Anti-PD-1, trastuzumab, and chemotherapy are used in the treatment of patients with advanced HER2-positive esophagogastric adenocarcinoma (EGA), but long-term survival remains limited. Herein, we report extended follow-up data from the INTEGA trial (NCT03409848), which investigated the efficacy of the anti-PD-1 nivolumab, trastuzumab, and FOLFOX chemotherapy (FOLFOX arm) in comparison to a chemotherapy-free regimen involving nivolumab, trastuzumab, and the anti-CTLA-4 ipilimumab (Ipi arm) in the first-line setting for advanced disease.

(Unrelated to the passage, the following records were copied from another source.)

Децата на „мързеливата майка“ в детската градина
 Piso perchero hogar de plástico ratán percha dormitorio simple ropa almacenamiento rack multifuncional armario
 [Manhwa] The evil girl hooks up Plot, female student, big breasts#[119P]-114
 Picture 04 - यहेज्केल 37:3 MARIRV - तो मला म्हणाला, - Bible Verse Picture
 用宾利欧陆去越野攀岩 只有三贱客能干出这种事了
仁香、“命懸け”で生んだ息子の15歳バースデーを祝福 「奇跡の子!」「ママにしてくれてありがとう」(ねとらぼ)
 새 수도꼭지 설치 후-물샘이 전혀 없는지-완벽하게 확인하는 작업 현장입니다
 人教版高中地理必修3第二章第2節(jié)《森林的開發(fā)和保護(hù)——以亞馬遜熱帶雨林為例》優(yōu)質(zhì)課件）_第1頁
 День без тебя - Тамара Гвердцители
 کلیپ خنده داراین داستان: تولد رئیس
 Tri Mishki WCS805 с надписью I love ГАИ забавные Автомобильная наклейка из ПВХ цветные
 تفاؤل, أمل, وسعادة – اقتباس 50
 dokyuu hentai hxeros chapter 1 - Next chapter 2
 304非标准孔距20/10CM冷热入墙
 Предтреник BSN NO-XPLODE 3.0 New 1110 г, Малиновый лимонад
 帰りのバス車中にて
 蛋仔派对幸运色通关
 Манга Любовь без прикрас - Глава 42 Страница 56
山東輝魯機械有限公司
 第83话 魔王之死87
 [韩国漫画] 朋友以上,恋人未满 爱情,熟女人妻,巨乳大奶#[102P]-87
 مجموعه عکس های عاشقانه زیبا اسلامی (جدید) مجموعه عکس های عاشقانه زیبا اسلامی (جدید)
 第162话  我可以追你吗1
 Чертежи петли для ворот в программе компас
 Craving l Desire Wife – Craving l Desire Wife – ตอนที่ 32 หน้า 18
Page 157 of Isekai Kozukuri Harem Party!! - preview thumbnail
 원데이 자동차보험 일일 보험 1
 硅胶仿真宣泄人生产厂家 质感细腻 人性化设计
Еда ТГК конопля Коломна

The 12-month overall survival (OS) showed no statistical difference between the arms, with 57% OS (95% CI: 41%-71%) in the Ipi arm and 70% OS (95% CI: 54%-82%) in the FOLFOX arm. Crossing of the survival curves indicated a potential long-term benefit for some patients within the Ipi arm, but early progressors in the Ipi arm underlined the need for biomarker-guided strategies to optimize treatment selection. To this end, metabolomic and cytokine analysis demonstrated elevated levels of normetanephrine, cortisol, and interleukin 6 (IL-6) in immunotherapy-unresponsive patients in the Ipi arm, suggesting a role for systemic inflammatory stress in modulating antitumor immune responses. Patients with this signature also showed an increased neutrophil-to-lymphocyte ratio (NLR) that persisted in the Ipi arm, but not in the FOLFOX arm, and strongly correlated with survival. Furthermore, a low NLR characterized patients benefiting from immune- and targeted therapy without the need for additional chemotherapy. This data suggests that patient selection based on inflammatory stress-driven immune changes could help to customize first-line treatment in patients with advanced HER2-positive EGA to potentially improve long-term survival.